James Connington at the Telegraph ("(e)ven if Ms Le Pen doesn’t win") and Matthew Doulton at the Wall Street Journal ("Mr. Fillon, however, is more likely to become president") seem to think she's got a good chance.
Like the last three presidents Fillon has been a senior government minister (in his case, prime minister), which gives him recognition, but although he is outperforming Le Pen in one-dimensional popularity polls the more important consideration may be whether he can come cross as "feeling people's pain". Hollande and Valls can't. If it's time for a change, will law and order packaging be enough?

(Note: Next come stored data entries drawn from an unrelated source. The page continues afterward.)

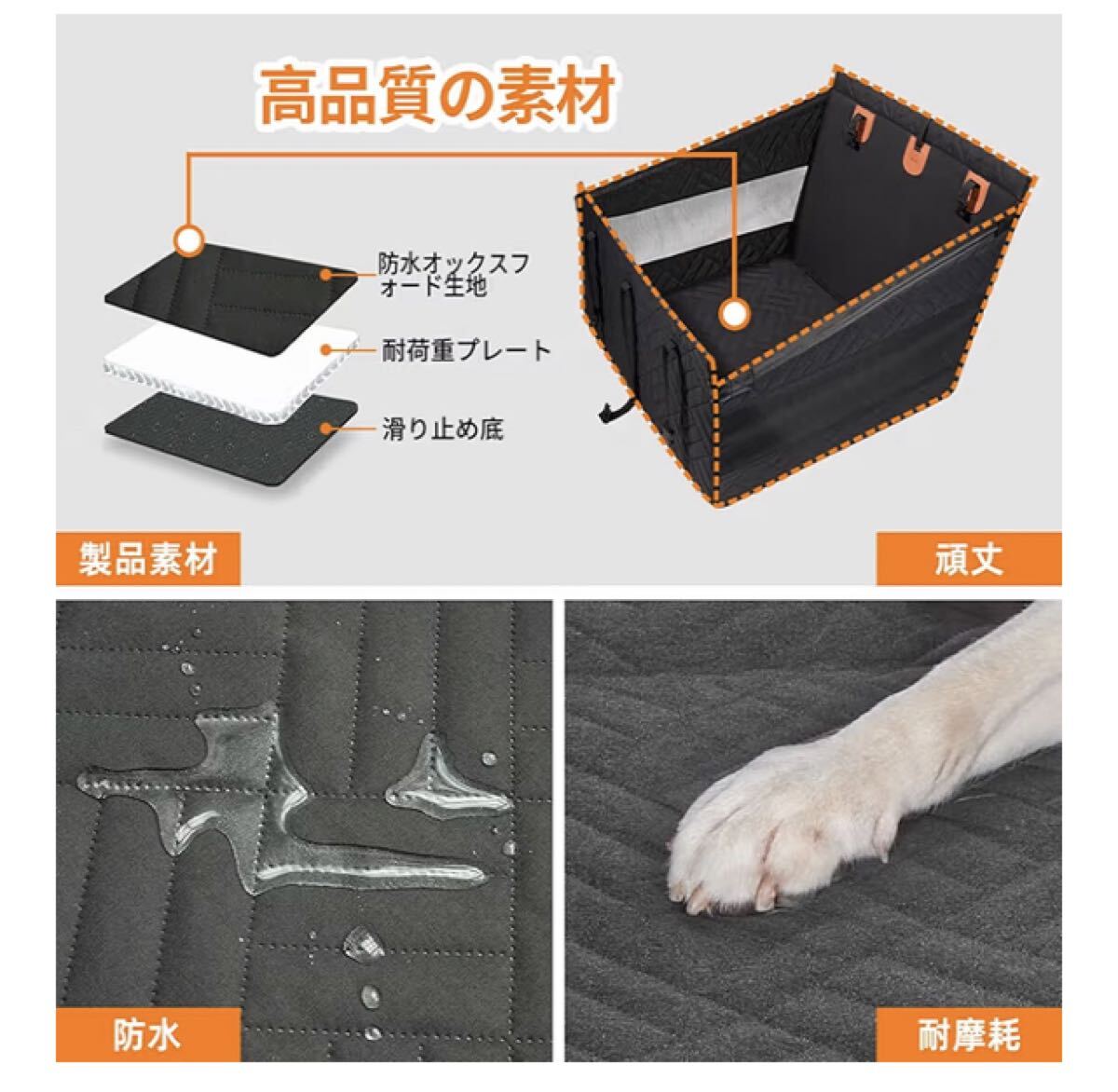 高品質の素材

防水オックスフォード生地

耐荷重プレート

滑り止め底

製品素材

頑丈

防水

耐摩耗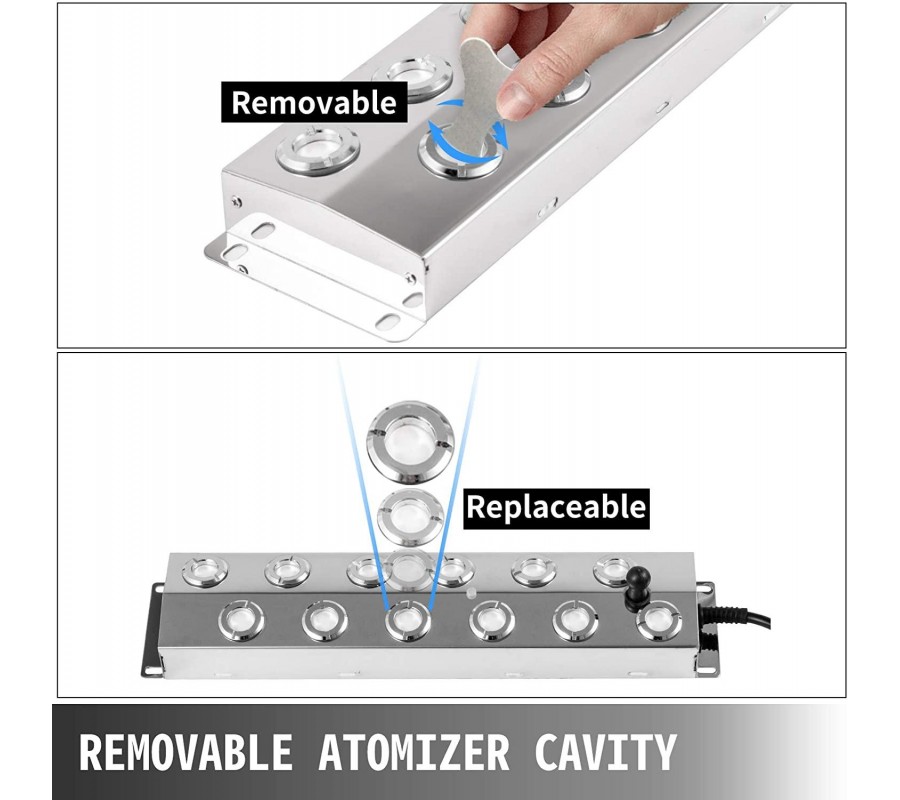 Removable

Replaceable

REMOVABLE ATOMIZER CAVITY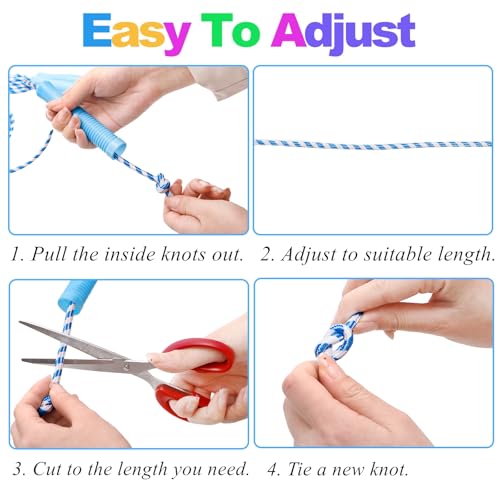 Easy To Adjust

1. Pull the inside knots out.

2. Adjust to suitable length.

3. Cut to the length you need.

4. Tie a new knot.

Indeed, there were two sets of elections in 2015 in France and the Front National underperformed its polling in both cases. It also did very poorly in transfer votes in both. Even immediately after the Bataclan attack, in the most pro-FN region in France, and with Marine Le Pen herself standing against a colourless LR candidate, the FN still trailed by 10%.